Ratu Sekti Rahayu hanya menganggukkan kepalanya. Ia keluar dari kamar dan menemui seorang punggawa kerajaan yang bertugas sebagai tangan kanan ratu Sekti Rahayu.
Ia akan memerintahkan beberapa hulubalang untuk mencari keberadaan sang pangeran.
Wanita itu berjalan dengan cukup cepat, ia akan pergi ke pavilion yang berada disisi selatan, dan terpisah dari bangunan utama.
Disana seorang pria yang berusia sekitar empat puluh tujuh tahun sedang menulis sesuatu diatas kertas yang terbuat dari daun lontar.
sebuah pengutik menjadi teman setianya. Ia adalah kakak lelaki ratu Sekti Rahayu yang ia percaya menjadi tangan kanannya.

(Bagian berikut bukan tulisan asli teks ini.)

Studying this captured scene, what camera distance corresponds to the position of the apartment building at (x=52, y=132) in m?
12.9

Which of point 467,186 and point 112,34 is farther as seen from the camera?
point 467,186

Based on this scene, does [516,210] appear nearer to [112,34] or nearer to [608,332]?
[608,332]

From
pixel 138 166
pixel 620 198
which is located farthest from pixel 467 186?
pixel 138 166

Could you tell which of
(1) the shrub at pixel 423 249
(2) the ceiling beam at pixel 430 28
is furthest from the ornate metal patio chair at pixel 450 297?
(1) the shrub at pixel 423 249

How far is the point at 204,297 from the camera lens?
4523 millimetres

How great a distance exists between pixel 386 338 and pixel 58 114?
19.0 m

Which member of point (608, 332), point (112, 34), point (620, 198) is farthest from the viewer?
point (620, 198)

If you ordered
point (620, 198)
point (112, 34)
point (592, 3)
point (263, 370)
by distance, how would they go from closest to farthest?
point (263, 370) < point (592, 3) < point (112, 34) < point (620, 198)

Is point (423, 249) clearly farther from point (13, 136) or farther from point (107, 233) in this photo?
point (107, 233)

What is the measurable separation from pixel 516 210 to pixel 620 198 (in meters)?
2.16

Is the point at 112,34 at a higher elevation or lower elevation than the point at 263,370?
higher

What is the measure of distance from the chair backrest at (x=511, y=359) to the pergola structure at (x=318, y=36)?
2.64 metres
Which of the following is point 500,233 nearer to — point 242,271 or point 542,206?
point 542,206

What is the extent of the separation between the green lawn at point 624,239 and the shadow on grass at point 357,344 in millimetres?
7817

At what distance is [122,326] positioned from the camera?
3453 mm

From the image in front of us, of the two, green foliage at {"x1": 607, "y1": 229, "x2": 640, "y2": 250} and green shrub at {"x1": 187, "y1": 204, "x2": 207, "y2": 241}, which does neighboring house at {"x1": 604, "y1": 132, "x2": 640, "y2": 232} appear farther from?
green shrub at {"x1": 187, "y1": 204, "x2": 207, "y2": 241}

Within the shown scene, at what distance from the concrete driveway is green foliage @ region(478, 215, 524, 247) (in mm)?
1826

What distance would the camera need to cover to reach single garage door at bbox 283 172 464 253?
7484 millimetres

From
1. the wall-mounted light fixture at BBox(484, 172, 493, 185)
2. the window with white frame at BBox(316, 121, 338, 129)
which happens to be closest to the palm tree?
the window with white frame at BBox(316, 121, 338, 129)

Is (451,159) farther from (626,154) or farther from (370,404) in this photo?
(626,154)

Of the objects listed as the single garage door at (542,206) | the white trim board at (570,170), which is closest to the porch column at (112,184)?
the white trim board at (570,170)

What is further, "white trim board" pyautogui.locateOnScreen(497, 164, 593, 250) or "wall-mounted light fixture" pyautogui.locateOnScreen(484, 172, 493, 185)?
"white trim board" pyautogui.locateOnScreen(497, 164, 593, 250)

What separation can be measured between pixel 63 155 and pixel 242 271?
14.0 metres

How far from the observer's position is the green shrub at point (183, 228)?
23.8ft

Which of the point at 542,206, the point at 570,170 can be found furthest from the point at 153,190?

Ratu Sekti mengeruk pintu, sedangkan sepasang mata sedang memperhatikannya dari balik dinding bangunan yang sudah terbuat dengan permanen, dan perekatnya menggunakan putih telur dan juga kapur serta pasir.
"Raden Mas Chokro, tolong buka pintunya, adinda ada keperluan yang sangat penting," ucapnya sembari mengetuk pintu, dan tatapannya menoleh ke kiri dan juga ke kanan, berusaha memastikan, apakah ada orang yang mengintainya atau tidak.
"Raden Mas Chokro," panggil Sekti Rahayu sekali lagi, dan berusaha menjaga nada suaranya, agar tidak mengundang kecurigaan pada para punggawa kerajaan, yang bisa saja sedang bertugas malam dan memergokinya.
Terdengar suara pintu dibuka, dan terlihat seorang pria bertubuh kekar berdiri diambang pintu. "Masuklah, Dimas," ia mempersilahkan Ratu Sekti Rahayu untuk masuk kedalam pavilion yang menjadi tempat beristirahatnya.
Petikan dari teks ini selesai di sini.